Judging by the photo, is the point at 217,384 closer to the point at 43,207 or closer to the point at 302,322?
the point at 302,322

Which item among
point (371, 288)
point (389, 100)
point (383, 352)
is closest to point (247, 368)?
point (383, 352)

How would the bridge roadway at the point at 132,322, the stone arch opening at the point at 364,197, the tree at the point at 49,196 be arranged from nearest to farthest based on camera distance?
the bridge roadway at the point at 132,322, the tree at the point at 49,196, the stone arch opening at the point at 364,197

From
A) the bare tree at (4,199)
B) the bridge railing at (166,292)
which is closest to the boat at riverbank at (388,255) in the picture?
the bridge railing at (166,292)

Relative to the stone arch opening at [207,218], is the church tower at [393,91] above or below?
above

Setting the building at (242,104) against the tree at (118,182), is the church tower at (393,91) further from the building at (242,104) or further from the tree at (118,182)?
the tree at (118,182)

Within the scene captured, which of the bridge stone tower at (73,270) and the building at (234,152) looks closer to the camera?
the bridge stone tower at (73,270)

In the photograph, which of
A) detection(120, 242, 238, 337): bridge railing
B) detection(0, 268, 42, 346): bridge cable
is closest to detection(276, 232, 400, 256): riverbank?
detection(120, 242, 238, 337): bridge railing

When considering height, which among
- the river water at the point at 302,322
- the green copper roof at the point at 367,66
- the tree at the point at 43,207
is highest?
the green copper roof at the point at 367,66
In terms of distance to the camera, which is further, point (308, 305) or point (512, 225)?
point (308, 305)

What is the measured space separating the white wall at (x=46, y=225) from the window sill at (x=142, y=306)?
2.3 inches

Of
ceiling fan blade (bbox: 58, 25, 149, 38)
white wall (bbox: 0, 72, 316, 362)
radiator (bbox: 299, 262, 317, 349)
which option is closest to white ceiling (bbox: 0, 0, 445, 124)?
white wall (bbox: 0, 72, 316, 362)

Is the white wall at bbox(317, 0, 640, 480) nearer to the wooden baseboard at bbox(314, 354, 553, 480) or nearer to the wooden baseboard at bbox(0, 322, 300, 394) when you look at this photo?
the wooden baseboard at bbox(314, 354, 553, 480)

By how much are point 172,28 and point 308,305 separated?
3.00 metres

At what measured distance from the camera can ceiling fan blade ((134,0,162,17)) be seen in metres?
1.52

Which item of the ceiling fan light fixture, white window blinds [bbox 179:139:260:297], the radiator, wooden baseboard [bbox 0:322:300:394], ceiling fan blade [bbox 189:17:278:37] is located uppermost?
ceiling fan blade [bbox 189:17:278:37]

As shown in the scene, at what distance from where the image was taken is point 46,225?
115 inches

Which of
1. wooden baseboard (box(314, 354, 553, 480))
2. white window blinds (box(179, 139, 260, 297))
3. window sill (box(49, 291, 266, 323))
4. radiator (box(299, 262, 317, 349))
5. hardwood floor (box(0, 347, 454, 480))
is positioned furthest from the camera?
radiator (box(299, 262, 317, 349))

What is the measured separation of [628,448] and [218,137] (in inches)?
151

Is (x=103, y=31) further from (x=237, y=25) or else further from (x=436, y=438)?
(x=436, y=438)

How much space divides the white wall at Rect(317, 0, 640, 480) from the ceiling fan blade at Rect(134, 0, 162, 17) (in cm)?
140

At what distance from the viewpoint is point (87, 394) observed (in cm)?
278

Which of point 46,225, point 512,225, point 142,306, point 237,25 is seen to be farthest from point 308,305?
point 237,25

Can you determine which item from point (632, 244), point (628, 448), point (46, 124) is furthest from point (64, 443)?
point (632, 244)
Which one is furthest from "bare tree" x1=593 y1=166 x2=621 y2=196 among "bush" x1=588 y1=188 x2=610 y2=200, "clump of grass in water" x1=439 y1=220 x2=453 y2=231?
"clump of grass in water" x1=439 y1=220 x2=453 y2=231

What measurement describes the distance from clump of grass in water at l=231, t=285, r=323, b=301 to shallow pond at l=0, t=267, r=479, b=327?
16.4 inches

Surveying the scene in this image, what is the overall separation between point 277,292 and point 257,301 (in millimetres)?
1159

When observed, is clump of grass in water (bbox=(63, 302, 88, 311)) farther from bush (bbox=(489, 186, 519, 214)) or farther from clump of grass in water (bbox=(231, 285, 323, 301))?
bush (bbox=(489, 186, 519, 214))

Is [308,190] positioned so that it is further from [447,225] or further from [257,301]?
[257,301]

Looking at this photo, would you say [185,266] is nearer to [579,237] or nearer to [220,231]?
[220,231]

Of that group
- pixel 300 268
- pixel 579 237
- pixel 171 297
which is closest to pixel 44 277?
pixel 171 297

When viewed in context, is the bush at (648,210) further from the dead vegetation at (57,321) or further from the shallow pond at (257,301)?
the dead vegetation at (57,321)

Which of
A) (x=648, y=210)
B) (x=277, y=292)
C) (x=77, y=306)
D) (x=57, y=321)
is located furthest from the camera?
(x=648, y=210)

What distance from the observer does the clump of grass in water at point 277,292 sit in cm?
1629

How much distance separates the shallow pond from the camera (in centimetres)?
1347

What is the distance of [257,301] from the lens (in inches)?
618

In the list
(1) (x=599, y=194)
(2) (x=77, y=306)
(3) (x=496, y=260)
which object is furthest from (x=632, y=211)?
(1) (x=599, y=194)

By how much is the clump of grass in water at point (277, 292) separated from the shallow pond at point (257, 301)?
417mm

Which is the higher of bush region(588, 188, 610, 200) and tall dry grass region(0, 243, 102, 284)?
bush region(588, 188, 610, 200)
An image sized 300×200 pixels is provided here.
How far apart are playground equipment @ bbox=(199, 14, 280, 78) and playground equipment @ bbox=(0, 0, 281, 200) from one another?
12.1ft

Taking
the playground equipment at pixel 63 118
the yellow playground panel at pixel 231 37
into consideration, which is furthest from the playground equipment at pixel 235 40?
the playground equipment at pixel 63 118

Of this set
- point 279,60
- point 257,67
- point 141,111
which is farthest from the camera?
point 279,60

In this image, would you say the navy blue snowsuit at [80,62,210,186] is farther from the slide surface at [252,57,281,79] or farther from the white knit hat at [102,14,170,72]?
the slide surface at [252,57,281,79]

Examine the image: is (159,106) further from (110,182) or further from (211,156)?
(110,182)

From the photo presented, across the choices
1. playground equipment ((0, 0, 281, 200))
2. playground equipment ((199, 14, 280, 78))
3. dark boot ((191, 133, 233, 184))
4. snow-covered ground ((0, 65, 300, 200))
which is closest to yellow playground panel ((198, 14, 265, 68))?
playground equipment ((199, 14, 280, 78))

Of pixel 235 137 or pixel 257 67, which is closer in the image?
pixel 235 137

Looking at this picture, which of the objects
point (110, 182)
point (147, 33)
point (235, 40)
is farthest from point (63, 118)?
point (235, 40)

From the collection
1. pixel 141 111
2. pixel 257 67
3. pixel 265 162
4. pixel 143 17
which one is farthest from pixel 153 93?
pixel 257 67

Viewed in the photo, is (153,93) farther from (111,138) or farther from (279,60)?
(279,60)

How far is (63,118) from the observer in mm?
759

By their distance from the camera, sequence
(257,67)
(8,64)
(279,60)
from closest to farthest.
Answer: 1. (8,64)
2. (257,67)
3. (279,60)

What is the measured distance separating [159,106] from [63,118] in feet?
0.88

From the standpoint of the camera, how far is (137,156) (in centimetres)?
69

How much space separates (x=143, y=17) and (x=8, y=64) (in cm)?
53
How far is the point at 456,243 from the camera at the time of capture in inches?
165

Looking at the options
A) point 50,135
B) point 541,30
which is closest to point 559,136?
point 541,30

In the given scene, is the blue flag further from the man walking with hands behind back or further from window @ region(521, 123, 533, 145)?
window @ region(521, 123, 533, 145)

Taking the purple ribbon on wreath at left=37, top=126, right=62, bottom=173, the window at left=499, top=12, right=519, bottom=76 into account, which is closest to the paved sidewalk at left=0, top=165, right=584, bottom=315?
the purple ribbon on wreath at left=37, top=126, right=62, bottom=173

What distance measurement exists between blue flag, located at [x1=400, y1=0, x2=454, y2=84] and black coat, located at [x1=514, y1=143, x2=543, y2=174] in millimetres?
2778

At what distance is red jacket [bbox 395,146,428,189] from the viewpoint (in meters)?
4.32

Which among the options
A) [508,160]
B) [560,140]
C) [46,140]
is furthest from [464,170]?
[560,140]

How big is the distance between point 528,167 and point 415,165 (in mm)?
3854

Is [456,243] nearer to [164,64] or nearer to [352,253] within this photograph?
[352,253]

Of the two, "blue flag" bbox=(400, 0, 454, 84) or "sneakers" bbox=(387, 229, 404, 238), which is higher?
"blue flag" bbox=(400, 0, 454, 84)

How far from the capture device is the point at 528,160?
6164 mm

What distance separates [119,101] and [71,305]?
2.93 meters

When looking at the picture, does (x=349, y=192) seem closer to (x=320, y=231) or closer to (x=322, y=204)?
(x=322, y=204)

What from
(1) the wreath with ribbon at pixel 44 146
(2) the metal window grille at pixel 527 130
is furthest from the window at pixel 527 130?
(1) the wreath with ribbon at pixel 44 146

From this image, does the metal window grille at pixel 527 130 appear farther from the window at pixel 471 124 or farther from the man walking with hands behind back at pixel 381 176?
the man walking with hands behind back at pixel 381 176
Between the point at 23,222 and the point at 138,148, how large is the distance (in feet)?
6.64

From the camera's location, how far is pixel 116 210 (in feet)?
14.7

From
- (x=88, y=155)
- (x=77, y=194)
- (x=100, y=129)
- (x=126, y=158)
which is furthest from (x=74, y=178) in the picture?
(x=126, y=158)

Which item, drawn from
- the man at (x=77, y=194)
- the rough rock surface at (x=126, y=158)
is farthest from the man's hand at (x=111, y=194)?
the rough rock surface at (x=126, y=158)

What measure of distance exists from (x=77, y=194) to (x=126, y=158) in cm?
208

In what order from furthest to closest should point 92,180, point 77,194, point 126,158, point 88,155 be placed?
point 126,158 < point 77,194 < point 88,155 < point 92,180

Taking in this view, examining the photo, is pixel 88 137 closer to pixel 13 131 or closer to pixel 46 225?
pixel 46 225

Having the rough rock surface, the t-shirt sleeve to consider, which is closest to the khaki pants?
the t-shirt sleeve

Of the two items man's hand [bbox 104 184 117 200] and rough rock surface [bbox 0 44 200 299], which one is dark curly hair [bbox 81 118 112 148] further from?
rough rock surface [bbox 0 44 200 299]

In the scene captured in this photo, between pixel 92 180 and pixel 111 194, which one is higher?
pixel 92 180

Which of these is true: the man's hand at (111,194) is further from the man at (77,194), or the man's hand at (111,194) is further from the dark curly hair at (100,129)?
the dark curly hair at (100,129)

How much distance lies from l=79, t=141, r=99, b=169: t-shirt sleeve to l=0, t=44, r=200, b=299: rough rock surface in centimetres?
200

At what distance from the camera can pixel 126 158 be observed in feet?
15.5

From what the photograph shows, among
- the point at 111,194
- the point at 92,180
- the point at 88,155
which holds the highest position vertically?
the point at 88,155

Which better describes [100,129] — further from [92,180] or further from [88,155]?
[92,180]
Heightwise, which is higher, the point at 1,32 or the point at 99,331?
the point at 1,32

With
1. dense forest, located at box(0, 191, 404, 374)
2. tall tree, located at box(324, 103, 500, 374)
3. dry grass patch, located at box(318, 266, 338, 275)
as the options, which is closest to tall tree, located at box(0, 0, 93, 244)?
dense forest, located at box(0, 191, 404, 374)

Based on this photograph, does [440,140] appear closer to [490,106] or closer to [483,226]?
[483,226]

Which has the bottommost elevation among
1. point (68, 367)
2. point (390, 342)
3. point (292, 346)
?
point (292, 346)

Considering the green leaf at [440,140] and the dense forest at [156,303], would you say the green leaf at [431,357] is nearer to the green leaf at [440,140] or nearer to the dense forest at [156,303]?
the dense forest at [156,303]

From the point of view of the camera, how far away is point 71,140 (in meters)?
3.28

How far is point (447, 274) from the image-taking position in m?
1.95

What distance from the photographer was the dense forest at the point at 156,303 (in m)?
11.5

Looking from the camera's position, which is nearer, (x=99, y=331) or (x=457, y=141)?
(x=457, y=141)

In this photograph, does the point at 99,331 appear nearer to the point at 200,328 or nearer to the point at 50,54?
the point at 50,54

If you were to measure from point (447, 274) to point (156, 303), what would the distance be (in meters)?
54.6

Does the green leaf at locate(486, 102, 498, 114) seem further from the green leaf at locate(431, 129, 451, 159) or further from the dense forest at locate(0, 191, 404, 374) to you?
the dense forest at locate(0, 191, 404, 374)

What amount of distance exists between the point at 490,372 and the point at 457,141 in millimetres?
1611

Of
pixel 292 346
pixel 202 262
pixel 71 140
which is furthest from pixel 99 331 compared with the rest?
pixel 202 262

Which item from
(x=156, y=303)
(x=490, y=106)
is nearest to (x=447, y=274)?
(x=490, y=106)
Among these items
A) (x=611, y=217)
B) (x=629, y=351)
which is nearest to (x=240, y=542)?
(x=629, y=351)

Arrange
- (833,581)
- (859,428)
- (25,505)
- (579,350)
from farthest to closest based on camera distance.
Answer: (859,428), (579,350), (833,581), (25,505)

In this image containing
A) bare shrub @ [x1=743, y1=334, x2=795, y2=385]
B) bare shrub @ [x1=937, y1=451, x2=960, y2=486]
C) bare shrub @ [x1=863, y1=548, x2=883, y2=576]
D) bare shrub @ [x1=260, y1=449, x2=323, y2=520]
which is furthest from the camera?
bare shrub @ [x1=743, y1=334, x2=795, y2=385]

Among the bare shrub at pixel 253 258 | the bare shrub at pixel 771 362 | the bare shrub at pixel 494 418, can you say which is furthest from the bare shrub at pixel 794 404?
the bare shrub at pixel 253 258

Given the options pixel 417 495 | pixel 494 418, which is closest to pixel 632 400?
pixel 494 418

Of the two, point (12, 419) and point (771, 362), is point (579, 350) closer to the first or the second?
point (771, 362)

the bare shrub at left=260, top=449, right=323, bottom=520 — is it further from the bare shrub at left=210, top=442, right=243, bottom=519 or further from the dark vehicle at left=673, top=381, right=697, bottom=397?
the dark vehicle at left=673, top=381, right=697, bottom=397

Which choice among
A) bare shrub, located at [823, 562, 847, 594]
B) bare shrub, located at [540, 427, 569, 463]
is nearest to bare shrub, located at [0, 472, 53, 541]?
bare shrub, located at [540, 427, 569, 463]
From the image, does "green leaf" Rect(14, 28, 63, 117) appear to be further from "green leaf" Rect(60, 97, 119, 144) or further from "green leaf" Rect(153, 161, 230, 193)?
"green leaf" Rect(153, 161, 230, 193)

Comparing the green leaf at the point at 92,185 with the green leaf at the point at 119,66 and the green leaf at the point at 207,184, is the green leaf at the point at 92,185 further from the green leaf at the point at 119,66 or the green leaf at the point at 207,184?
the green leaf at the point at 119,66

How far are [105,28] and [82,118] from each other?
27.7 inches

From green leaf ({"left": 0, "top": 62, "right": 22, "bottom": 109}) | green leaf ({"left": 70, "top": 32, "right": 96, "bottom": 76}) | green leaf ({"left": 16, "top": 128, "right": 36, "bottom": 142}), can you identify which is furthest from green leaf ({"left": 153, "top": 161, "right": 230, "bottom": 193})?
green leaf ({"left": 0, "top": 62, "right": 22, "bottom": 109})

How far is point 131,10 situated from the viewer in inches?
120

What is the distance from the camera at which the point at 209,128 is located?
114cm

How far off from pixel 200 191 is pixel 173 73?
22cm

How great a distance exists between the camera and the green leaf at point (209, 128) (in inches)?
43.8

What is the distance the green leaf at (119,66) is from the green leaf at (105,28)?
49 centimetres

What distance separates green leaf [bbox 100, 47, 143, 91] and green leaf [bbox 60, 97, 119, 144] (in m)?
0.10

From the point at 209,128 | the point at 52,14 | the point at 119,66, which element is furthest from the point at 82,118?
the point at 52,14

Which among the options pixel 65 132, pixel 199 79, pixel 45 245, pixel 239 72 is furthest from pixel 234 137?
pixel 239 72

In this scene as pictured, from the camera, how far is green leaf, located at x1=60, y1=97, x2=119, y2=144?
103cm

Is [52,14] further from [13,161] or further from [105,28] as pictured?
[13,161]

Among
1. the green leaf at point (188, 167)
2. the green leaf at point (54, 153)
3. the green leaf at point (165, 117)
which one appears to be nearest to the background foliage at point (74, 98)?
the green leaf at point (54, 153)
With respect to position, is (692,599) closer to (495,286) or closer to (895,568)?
———
Instructions to follow:
Repeat the entries word for word, beginning at the line that contains "What is the distance the" and continuing through the end of the entries.

The response:
What is the distance the green leaf at (119,66) is from the green leaf at (105,28)?
49 centimetres

What distance separates green leaf [bbox 100, 47, 143, 91] and green leaf [bbox 60, 97, 119, 144] (in m)?
0.10

From the point at 209,128 | the point at 52,14 | the point at 119,66, which element is furthest from the point at 82,118?
the point at 52,14

Which among the options pixel 65 132, pixel 199 79, pixel 45 245, pixel 239 72 is furthest from pixel 234 137?
pixel 239 72

In this scene as pictured, from the camera, how far is green leaf, located at x1=60, y1=97, x2=119, y2=144?
103cm

Is [52,14] further from [13,161] or further from [105,28] as pictured?
[13,161]

Among
1. the green leaf at point (188, 167)
2. the green leaf at point (54, 153)
3. the green leaf at point (165, 117)
which one appears to be nearest to the background foliage at point (74, 98)?
the green leaf at point (54, 153)
With respect to position, is (692,599) closer to (495,286) or closer to (895,568)?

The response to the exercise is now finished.